- Source
+===+

Group of climbers on the top of mountain

Comment recréer la confiance dans une entreprise qui gère un risque industriel, alors que les repères du métier ont été oubliés au fil des années ? Il aura fallu retrouver les gestes de base de ces métiers, changer le modèle managérial et les méthodes d’évaluation des résultats, travailler avec les intervenants externes, donner des gages de confiance aussi bien aux représentants du personnel, à l’administration, qu’aux managers. Redéfinir un projet qui donne le sens dans la durée à cette activité industrielle en charge de la sécurité des réseaux et donc des biens et des personnes, par délégation de service publique des autorités locales.

La conviction des dirigeants est indispensable. Elle ne suffit pas. Il faut un engagement sans limite, et éviter les mots sans action, c’est-à-dire l’incantation. Du concret, des choix clairement expliqués, des décisions portées par toute la ligne managériale. Une attitude, un comportement cohérents.

Témoignage…

Ce qui s’est passé au sein des équipes de gaziers qui exploitent les 200 000 km de réseau de distribution de gaz naturel sur le territoire français, est une illustration de ce travail de métamorphose pour quitter « la défiance » et aller vers « la confiance ». Quelques idées simples et démultipliables inspirées par la transformation managériale conduite après Tchernobyl  dans le parc nucléaire français., ont été adaptées et mises en œuvre dans l’activité gazière.

L’activité de distribution de gaz (et d’électricité) est une activité de main d’oeuvre à la différence des activités de production d’électricité qui sont capitalistiques. Pour autant, nous sommes bien dans une activité industrielle à « pas de temps » longs. Il s’agit de maintenir en sécurité ce réseau aujourd’hui et demain, pour qu’il soit un facteur de confiance et non de peur pour les villes, les communes et les clients qui font le choix du gaz naturel.

Un long passé centré sur la productivité de court terme a marqué en profondeur la culture managériale.  Obsession permanente de chaque manager jugé uniquement sur la baisse annuelle de son budget d’exploitation.  « Faire  plus avec moins » était un leitmotiv…Les mots sécurité, clients sont passés en deuxième ligne puis ont été oubliés. Les réflexes  de base du gazier sont perdus. Ils se mettent en risque sans même s’en apercevoir… Plus personne ne leur porte la parole du métier et de la sécurité.

Le professionnalisme se perd au fil des années. Les remplacements des gaziers expérimentés partent en retraite n’étaient plus anticipés depuis longtemps. Plus d’embauches. Plus de formation. Les managers première ligne « expérimentés » partent et sont remplacés par des jeune sortis de l’école qui ne peuvent pas assurer le rôle de référent métier et apporter leur savoir faire à leur équipe. Lorsqu’un écart est constaté dans une équipe, on envoie les personnes concernées en formation….cherchez l’erreur !!

La productivité de court terme aboutit inéluctablement à la perte de savoir faire dans la durée.

+===+

- Données fournies
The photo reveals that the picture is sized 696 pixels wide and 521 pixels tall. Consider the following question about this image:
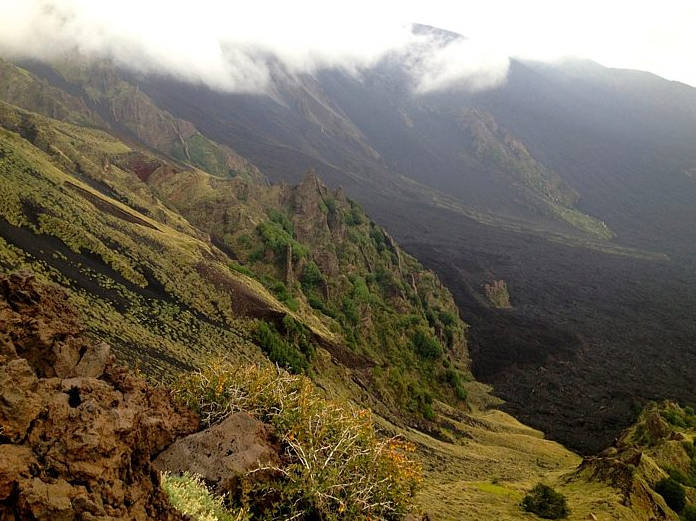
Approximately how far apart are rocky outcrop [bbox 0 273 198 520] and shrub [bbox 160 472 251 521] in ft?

+===+

- Consignes
- 1) D'après le texte sur le réseau de gaz, combien de kilomètres de réseau de distribution de gaz naturel les gaziers exploitent-ils en France ?
- 2) Donnez la suite du texte sur le réseau de gaz, à partir de sa dernière phrase.
Le listing n'a aucun rôle dans ce travail.

- Réponses attendues
- 1) Ils exploitent 200 000 km de réseau.

- 2)
Les cas d’écart par rapport à une procédure, ou par rapport à une règle de métier, sont sanctionnés sans chercher à comprendre pourquoi. La sanction a priori tue l’expression et la transparence. Dans une activité à risque rien de plus dangereux que le manque de transparence qui masque les problèmes rencontrés, par crainte de la sanction. Comment décider des solutions adaptées pour éviter une autre crise, un autre incident sans connaître et comprendre les vraies causes d’un événement ? La sanction a priori tue toute possibilité de savoir. Celui qui la prend se donne l’illusion d’avoir fait acte d’autorité, alors qu’il a fait acte de faiblesse et de manque de professionnalisme et a perdu toute légitimité aux yeux de son équipe. Il est « grillé ».

Ces constats ont été faits à la suite de plusieurs accidents survenus régulièrement. 2008 marque une rupture importante. La mobilisation de toutes les parties prenantes, et des dirigeants de l’activité de distribution de gaz naturel  autour de cet objectif de sécurité, a  permis de renverser la tendance. C’est une question de vie pour les femmes et les hommes qui interviennent ou qui habitent à proximité du réseau. C’est une question de responsabilité pour le DG de GrDF et pour les directeurs qui ont la responsabilité par délégation. C’est un enjeu pour l’avenir de cette énergie.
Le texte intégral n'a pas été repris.